– Вы точно об этом знаете? – спросил канцлер, поднимая голову.
– К Сигизмунду прибыли гонцы, ни для кого уже это не тайна. Нам осталась только одна королева с двумя дочками.
Он посмотрел на Семко, глаза которого были опущены.
– Милостивый пане, – продолжал он медленно, – наша Великопольша люксембургских младенцев себе не желает; ни бабского правления с фаворитами и губернаторами. У нас есть наша кровь, наших прежних панов. Много говорить об этом и ходить вокруг да около я не умею – поэтому говорю просто; на вас все смотрят, на вас! За принадлежащим вам наследством только протянуть руку, сама Польша вас просит!

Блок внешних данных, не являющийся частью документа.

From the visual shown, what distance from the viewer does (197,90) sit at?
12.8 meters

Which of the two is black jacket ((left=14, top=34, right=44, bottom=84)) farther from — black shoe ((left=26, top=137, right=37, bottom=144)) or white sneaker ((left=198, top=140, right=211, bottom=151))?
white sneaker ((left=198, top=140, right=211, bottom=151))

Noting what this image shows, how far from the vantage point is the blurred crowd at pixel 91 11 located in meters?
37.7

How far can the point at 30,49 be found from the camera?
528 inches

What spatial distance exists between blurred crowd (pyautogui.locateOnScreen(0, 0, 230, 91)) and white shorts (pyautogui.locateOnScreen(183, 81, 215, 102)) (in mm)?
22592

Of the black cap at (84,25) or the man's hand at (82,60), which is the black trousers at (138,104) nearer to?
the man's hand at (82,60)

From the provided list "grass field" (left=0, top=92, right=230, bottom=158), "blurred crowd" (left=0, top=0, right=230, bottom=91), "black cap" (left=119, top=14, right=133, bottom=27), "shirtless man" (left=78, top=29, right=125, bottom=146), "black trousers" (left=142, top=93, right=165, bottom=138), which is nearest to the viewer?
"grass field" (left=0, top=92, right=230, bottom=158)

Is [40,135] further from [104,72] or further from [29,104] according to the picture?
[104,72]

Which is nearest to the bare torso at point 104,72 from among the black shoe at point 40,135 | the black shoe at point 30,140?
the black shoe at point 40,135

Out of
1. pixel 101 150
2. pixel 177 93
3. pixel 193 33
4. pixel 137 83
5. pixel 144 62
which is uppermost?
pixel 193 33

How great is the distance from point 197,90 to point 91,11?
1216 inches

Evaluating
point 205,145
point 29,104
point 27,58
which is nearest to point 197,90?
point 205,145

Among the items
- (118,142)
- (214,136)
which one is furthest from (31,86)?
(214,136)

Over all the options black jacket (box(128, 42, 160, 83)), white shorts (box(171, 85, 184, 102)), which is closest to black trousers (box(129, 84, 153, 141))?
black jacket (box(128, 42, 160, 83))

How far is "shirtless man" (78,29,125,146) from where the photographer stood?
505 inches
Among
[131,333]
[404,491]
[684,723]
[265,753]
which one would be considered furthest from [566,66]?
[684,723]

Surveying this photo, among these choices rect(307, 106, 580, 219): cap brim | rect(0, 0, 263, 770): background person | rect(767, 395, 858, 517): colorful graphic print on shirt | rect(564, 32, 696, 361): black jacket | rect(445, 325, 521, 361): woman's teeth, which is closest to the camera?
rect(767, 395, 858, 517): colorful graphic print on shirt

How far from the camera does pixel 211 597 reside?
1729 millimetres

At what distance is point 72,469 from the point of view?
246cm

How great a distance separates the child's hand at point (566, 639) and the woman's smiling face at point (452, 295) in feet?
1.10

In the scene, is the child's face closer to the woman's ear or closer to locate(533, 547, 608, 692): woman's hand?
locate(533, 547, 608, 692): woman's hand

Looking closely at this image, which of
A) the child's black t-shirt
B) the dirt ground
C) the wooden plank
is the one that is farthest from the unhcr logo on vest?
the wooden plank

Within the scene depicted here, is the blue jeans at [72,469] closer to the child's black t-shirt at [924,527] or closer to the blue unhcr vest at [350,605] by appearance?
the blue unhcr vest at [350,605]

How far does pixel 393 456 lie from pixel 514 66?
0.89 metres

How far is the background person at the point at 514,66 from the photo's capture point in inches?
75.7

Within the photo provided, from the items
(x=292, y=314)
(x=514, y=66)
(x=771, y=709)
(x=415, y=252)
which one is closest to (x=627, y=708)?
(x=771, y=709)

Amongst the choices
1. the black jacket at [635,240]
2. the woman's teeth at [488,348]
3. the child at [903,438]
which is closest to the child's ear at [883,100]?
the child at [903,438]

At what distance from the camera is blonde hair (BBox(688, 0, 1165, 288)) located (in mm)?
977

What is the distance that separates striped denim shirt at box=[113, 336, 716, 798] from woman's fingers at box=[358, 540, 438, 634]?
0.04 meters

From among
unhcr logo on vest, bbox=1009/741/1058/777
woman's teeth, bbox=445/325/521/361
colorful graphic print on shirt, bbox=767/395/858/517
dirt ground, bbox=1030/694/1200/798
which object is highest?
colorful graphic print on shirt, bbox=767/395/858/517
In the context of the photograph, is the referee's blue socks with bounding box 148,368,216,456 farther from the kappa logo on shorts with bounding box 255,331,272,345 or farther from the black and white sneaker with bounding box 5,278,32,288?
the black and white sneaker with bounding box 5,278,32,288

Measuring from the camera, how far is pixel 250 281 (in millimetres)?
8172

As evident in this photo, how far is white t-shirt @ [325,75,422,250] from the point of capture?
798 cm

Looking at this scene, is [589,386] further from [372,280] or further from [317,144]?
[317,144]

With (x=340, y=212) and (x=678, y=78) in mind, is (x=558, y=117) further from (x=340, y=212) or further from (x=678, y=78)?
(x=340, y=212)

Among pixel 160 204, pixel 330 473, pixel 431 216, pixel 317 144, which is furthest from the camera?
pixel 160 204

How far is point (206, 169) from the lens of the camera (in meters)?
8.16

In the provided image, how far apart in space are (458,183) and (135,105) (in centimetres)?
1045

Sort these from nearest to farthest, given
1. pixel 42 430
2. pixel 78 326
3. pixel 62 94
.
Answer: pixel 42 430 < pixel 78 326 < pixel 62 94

Все молчали, подавленные этой великой открытостью Бартоша, но в глазах воеводы Сохи был виден страх и какое-то беспокойство. Он дивно хмурился, канцлер также стиснул губы, качал головой. Шляхта, стоявшая с Бартошем, горячо ему потакала.
Что делалось с Семко, угадать было трудно. Он сидел, устремив взгляд в стол, очень хмурый, то бледнея, то краснея, не смея поднять глаз, точно боялся, что они могут его выдать.
Так в молчании прошло какое-то время. Бартош к тому, что так открыто поведал, ничего добавить не смел; ждал, как тот охотник, что, выпустив стрелу, смотрит, убил ли зверя, или только покалечил.
После довольно долгого размышления Семко заговорил каким-то неуверенным голосом.
– Луи не стало, но у вас уже есть Сигизмунд. Всё-таки, я слышал, и в Познани, и в Гнезне его везде принимали как законного короля и пана, потому что сначала выбрали себе госпожой Марию, его будущую жену, и в этом поклялись.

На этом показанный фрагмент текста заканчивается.